Sem capacitação local, parte dessas vagas pode ser preenchida por trabalhadores vindos de outras regiões. O aumento da riqueza também depende da capacidade dos municípios de converter maior arrecadação em educação, saúde, saneamento e infraestrutura.

Outro desafio é evitar que o Matopiba permaneça apenas como fornecedor de produtos primários. A instalação de esmagadoras de soja, fábricas de rações, frigoríficos, usinas de biocombustíveis e indústrias de alimentos permitiria agregar valor à produção e manter uma parcela maior da renda na própria região.

O crescimento também aumenta a pressão sobre estradas, ferrovias, armazéns e terminais de exportação. Sem infraestrutura compatível, parte do ganho obtido dentro das propriedades pode ser perdida com fretes elevados, filas e demora no escoamento.

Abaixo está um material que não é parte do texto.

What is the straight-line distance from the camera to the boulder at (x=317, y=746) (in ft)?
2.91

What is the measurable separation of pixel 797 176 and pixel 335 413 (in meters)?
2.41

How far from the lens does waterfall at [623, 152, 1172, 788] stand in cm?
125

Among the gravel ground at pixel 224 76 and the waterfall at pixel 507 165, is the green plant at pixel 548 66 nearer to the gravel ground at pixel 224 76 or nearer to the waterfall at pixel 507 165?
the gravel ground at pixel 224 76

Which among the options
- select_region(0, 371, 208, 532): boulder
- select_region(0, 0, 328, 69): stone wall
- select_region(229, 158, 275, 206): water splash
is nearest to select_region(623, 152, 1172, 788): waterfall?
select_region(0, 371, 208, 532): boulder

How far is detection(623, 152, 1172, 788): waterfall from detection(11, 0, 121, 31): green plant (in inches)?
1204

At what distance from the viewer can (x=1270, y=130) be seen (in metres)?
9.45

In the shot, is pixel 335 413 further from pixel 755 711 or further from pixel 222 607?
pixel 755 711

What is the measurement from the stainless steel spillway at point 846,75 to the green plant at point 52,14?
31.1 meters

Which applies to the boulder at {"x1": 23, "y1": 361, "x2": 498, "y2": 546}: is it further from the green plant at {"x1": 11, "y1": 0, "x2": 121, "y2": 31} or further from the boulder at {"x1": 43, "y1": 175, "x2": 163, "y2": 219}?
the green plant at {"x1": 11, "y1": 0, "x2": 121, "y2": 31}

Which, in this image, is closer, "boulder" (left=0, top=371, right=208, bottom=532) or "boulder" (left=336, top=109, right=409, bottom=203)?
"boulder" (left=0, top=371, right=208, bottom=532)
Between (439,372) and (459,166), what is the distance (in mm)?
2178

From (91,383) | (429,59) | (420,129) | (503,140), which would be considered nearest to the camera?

Há ainda o desafio de conciliar a expansão produtiva com a conservação do Cerrado, a regularização fundiária e a inclusão da agricultura familiar. A competitividade futura da região dependerá não apenas do volume produzido, mas também da capacidade de comprovar a origem e a sustentabilidade dos produtos.

O estudo mostra que a produtividade brasileira começou a mudar de endereço. O Matopiba já produz mais por trabalhador e movimenta uma cadeia econômica cada vez maior. O próximo passo será transformar essa eficiência em indústria, empregos qualificados e melhoria permanente da renda da população.